Friday, April 18, 2008

We went out again and spoke to several business owners about what they are doing and their experience within the Alberta neighborhood. There was a man named Mark who was running a real estate company on the North side of Alberta between 16th and 17th. He said that he owned the whole block. It sounds like he bought a good deal of that property in 1995(?) and referred to it as a 'crack alley' back then. It sounds like he bought the property because it was really cheap and had no idea that Alberta was going to become one of the hottest neighborhoods in the country.

We spoke to another woman who stuck me, I can't remember her name but she was the owner of a dress shop named Tumbleweeds. We asked her to talk about her business and experiences within the neighborhood, and I think Graham was trying to be as non-controversial in his prompting as possible, but she immediately got on a soap box about gentrification. It seems that she has a lot of guilt about this issue as she was getting flustered and red in the face.

Later I was recounting the experience of the day to my roomate and we got into a discussion about the big "G" word. Here is what

gentrification means:


1.the buying and renovation of houses and stores in deteriorated urban neighborhoods by upper- or middle-income families or individuals, thus improving property values but often displacing low-income families and small businesses.

2. an instance of gentrifying; the condition of being gentrified.

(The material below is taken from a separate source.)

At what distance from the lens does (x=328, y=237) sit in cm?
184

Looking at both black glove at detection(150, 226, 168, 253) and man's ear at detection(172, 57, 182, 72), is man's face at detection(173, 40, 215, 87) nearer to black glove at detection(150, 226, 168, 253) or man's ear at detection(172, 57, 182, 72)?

It comes from the word 'gentry' which means a couple of different things. Well-born or well bred, belonging to a certain class, the class below nobility, land owning etc.,

Ultimately it is an issue of class, not of race. It's about rich people coming in and forcing poor people out and it's happening all over the city to all sorts of people. I think that because of this country's long tradition of racism and slavery that the issue of gentrification becomes most obvious when the rich people happen to be white and the poor people happen to be black.

I'm not trying to say that the race issue at hand in the area that we are working in should be disregarded, I just see the issue of gentrification as a little more complicated than black and white.